◆ **Given task**
Copy out every line of all the items below word for word, leaving out the pictures.

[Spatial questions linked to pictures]
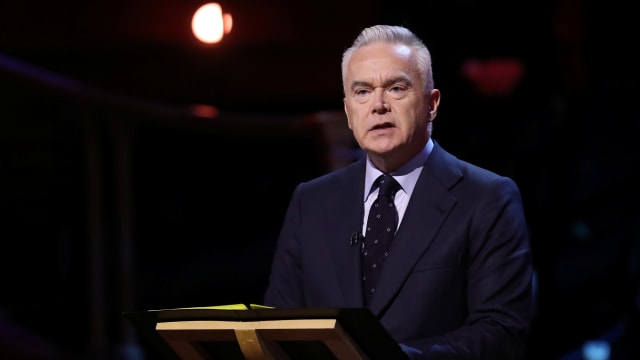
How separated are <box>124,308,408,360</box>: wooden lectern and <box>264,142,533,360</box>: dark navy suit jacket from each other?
0.53 ft

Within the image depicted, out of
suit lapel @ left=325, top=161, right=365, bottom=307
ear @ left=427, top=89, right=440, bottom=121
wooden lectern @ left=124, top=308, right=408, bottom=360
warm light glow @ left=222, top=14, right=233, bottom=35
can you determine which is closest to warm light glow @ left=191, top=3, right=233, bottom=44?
warm light glow @ left=222, top=14, right=233, bottom=35

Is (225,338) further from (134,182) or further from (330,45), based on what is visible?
(330,45)

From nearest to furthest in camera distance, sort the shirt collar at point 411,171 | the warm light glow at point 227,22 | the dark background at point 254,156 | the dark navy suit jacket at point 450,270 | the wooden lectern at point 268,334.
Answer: the wooden lectern at point 268,334 < the dark navy suit jacket at point 450,270 < the shirt collar at point 411,171 < the warm light glow at point 227,22 < the dark background at point 254,156

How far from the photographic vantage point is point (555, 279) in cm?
483

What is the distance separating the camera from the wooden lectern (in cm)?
157

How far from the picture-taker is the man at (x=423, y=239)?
5.87 ft

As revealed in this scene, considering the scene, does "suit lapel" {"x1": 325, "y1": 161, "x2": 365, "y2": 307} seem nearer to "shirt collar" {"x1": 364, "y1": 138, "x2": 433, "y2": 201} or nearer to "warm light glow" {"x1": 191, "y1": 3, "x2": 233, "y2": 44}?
"shirt collar" {"x1": 364, "y1": 138, "x2": 433, "y2": 201}

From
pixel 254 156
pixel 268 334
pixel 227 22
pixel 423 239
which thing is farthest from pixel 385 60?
pixel 254 156

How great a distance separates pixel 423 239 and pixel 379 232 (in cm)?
9

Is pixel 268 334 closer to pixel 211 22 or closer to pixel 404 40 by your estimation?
pixel 404 40

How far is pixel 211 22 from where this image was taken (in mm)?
2732

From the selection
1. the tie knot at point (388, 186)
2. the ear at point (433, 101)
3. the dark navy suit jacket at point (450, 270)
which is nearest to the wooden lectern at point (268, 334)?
the dark navy suit jacket at point (450, 270)

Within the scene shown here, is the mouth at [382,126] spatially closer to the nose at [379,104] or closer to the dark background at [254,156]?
the nose at [379,104]

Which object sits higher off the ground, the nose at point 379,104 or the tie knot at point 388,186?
the nose at point 379,104
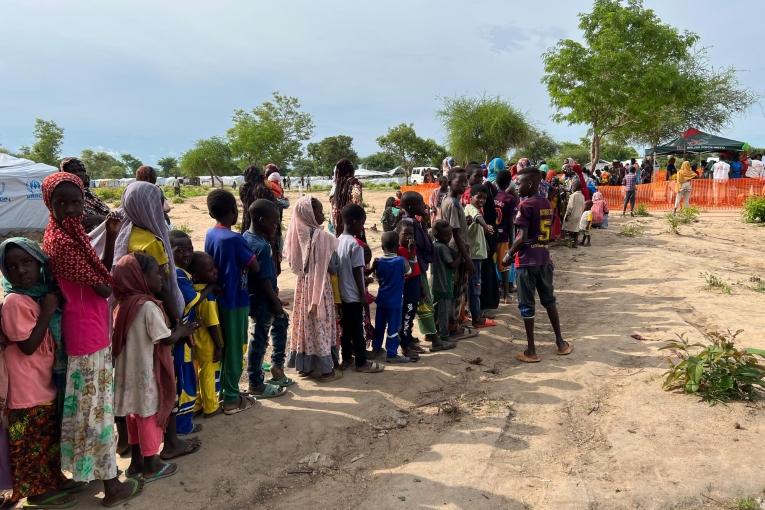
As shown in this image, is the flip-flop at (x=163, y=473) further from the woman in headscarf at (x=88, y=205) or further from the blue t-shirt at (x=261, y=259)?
the woman in headscarf at (x=88, y=205)

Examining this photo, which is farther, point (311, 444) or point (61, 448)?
A: point (311, 444)

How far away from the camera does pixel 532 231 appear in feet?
15.6

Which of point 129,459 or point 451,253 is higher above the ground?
point 451,253

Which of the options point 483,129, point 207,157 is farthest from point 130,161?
point 483,129

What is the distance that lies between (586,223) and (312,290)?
759cm

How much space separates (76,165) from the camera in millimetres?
4395

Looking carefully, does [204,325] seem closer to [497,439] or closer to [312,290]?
[312,290]

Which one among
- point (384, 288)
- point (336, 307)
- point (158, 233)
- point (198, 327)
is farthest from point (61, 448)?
point (384, 288)

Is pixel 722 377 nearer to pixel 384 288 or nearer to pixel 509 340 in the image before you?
pixel 509 340

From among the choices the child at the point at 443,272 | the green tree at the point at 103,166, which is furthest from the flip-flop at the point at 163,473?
the green tree at the point at 103,166

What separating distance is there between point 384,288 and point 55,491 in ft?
9.51

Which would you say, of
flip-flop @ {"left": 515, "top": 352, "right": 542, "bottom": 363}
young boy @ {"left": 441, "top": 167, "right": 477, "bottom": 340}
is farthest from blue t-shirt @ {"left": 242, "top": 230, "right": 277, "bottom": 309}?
flip-flop @ {"left": 515, "top": 352, "right": 542, "bottom": 363}

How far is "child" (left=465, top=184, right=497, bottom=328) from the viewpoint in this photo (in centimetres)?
572

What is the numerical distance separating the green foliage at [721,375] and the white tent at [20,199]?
1594 cm
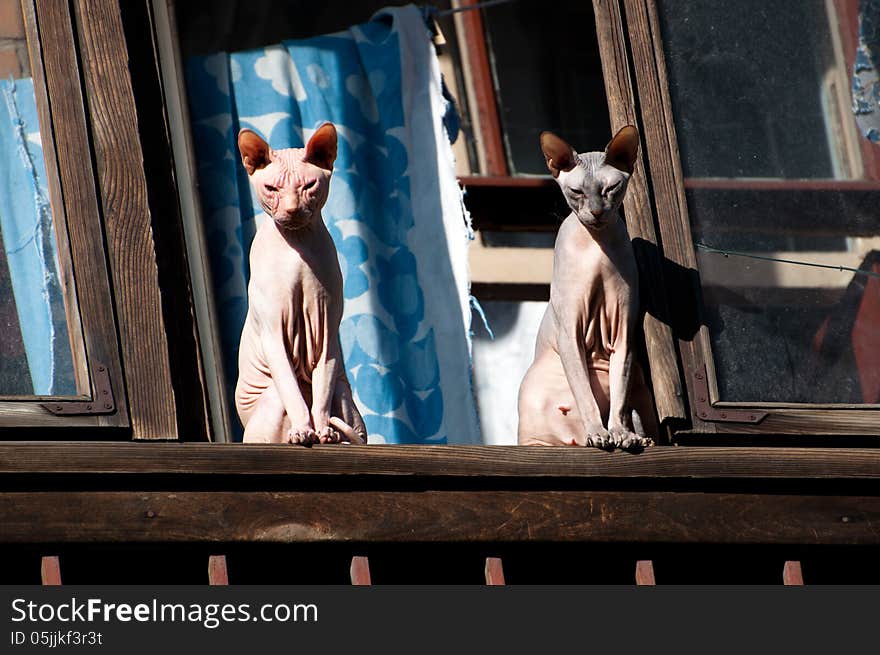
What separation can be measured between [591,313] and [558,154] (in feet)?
1.75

◆ **Right answer**
How separated are <box>124,308,408,360</box>: wooden lectern and <box>264,142,533,360</box>: dark navy suit jacket from each other?
0.53 ft

Within the image depicted, out of
suit lapel @ left=325, top=161, right=365, bottom=307
ear @ left=427, top=89, right=440, bottom=121
wooden lectern @ left=124, top=308, right=408, bottom=360
warm light glow @ left=222, top=14, right=233, bottom=35
can you determine which is closest to warm light glow @ left=191, top=3, right=233, bottom=44?
warm light glow @ left=222, top=14, right=233, bottom=35

Is (225,338) further from (134,182) or further from (330,45), based on what is visible?
(330,45)

From nearest to furthest in camera distance, sort the shirt collar at point 411,171 | the warm light glow at point 227,22 | the dark background at point 254,156 | the dark navy suit jacket at point 450,270 | the wooden lectern at point 268,334.
Answer: the wooden lectern at point 268,334 < the dark navy suit jacket at point 450,270 < the shirt collar at point 411,171 < the warm light glow at point 227,22 < the dark background at point 254,156

How far from the photographic vantage point is point (555, 279) in cm?
483

What is the distance separating the camera from the wooden lectern (in cm)?
157

How far from the picture-taker is the man at (x=423, y=239)?
5.87 ft

As revealed in this scene, considering the scene, does "suit lapel" {"x1": 325, "y1": 161, "x2": 365, "y2": 307} seem nearer to "shirt collar" {"x1": 364, "y1": 138, "x2": 433, "y2": 201} or nearer to "warm light glow" {"x1": 191, "y1": 3, "x2": 233, "y2": 44}?
"shirt collar" {"x1": 364, "y1": 138, "x2": 433, "y2": 201}

From
pixel 254 156
pixel 268 334
pixel 227 22
pixel 423 239
which thing is farthest from pixel 385 60?
pixel 254 156

How great a distance separates pixel 423 239 and pixel 379 232 (in cm)?
9

Is pixel 268 334 closer to pixel 211 22 or closer to pixel 404 40 by your estimation?
pixel 404 40

How far is pixel 211 22 from where this image was taken (in mm)?
2732

From the selection
1. the tie knot at point (388, 186)
2. the ear at point (433, 101)
3. the dark navy suit jacket at point (450, 270)
which is nearest to the wooden lectern at point (268, 334)?
the dark navy suit jacket at point (450, 270)

Within the scene shown here, is the mouth at [382,126] spatially closer to the nose at [379,104] or closer to the dark background at [254,156]?
the nose at [379,104]

Which object sits higher off the ground, the nose at point 379,104 or the tie knot at point 388,186?
the nose at point 379,104
As shown in this image, is the flip-flop at (x=163, y=473) further from the woman in headscarf at (x=88, y=205) or further from the blue t-shirt at (x=261, y=259)?
the woman in headscarf at (x=88, y=205)

Examining this photo, which is farther, point (311, 444) or point (61, 448)?
A: point (311, 444)

How far away from the camera does pixel 532 231 appear in feet?
15.6

Which of point 129,459 or point 451,253 is higher above the ground?
point 451,253

Which of the options point 483,129, point 207,157 is farthest from point 130,161?
point 483,129

What is the distance that lies between (586,223) and (312,290)?
759cm

How much space separates (76,165) from the camera in millimetres?
4395

Looking carefully, does [204,325] seem closer to [497,439] or closer to [312,290]?
[312,290]

Which one among
- point (384, 288)
- point (336, 307)
- point (158, 233)
- point (198, 327)
is farthest from point (61, 448)?
point (384, 288)

Is pixel 722 377 nearer to pixel 384 288 or nearer to pixel 509 340 in the image before you?
pixel 509 340

From among the choices the child at the point at 443,272 | the green tree at the point at 103,166, which is furthest from the flip-flop at the point at 163,473?
the green tree at the point at 103,166

What separating distance is there between point 384,288 and point 55,491 in ft?
9.51

Which would you say, of
flip-flop @ {"left": 515, "top": 352, "right": 542, "bottom": 363}
young boy @ {"left": 441, "top": 167, "right": 477, "bottom": 340}
is farthest from blue t-shirt @ {"left": 242, "top": 230, "right": 277, "bottom": 309}?
flip-flop @ {"left": 515, "top": 352, "right": 542, "bottom": 363}

How far is "child" (left=465, top=184, right=497, bottom=328) from the viewpoint in this photo (in centimetres)?
572

What is the numerical distance separating the green foliage at [721,375] and the white tent at [20,199]?
1594 cm
What separation can be measured between [591,313] and [558,154] (in feet)?
1.75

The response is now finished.